__CONSIGNE__:
Modifiez le passage du texte sur la péréquation compris entre « Une province qui » et « et la Saskatchewan. », bornes incluses, en remplaçant « déficience fiscale » par « insuffisance fiscale ».

__DOCUMENT__:
================================

Le Président (M. Farrah): Merci, M. le ministre des
Finances. Je reconnais maintenant M. le député de Champlain pour
une période maximale de 5 minutes.
M. Pierre A. Brouillette
M. Brouillette: Merci, M. le Président. Mon interpellation
portera sur la péréquation. Le programme de
péréquation vise à permettre à chaque province
d'offrir aux citoyens des services publics à un niveau de qualité
et de fiscalité sensiblement comparable. Pour ce faire, des paiements
annuels inconditionnels sont versés aux provinces moins nanties de
façon que leur capacité fiscale, c'est-à-dire le rendement
qu'elles peuvent tirer de toute une gamme d'impôts et de taxes, soit
augmentée au niveau de celle d'une norme préétablie.
Depuis 1982, le principe de la péréquation a
été inscrit dans la Loi constitutionnelle - paragraphe 36-2.1 -
ce qui confère au programme un caractère permanent. Le
caractère inconditionnel des paiements de péréquation
signifie que chaque province bénéficiaire est libre d'utiliser
ces fonds d'après ses besoins et ses priorités propres. Les
transferts au titre de la péréquation sont établis au
moyen d'une formule qui, pour chaque source de revenu considérée,
compare la capacité fiscale ou la richesse des provinces à la
capacité fiscale moyenne de la norme constituée de cinq provinces
dites représentatives. Ces cinq provinces sont le Québec,
l'Ontario, le Manitoba, la Saskatchewan et la Colombie-Britannique.
Une province qui a une capacité fiscale inférieure
à celle de la norme reçoit des paiements de
péréquation de façon à compenser pour sa
déficience fiscale. Après péréquation, les
provinces bénéficiaires ont toutes une capacité fiscale
égale à celle de la norme. Présentement,
sept provinces ont droit à des paiements de
péréquation, soit Terre-Neuve,
l'île-du-Prince-Édouard, la Nouvelle-Ecosse, le
Nouveau-Bruns-wick, le Québec, le Manitoba et la Saskatchewan.

================================

__DONNÉES SOURCES__:
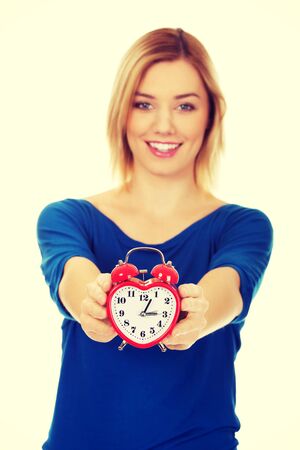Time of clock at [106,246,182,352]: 3:04
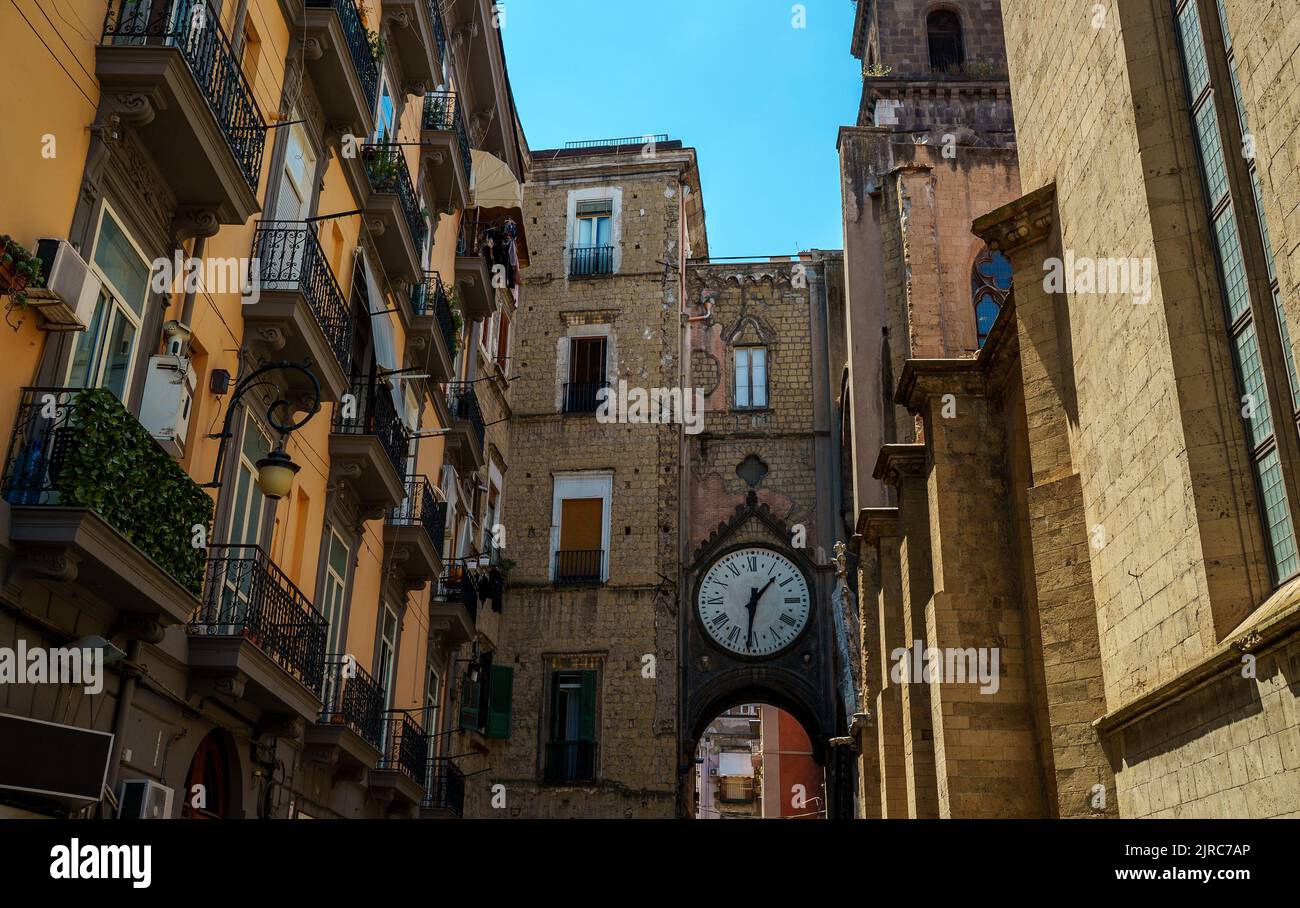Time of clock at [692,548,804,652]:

================================

__SOLUTION__:
Une province qui a une capacité fiscale inférieure
à celle de la norme reçoit des paiements de
péréquation de façon à compenser pour sa
insuffisance fiscale. Après péréquation, les
provinces bénéficiaires ont toutes une capacité fiscale
égale à celle de la norme. Présentement,
sept provinces ont droit à des paiements de
péréquation, soit Terre-Neuve,
l'île-du-Prince-Édouard, la Nouvelle-Ecosse, le
Nouveau-Bruns-wick, le Québec, le Manitoba et la Saskatchewan.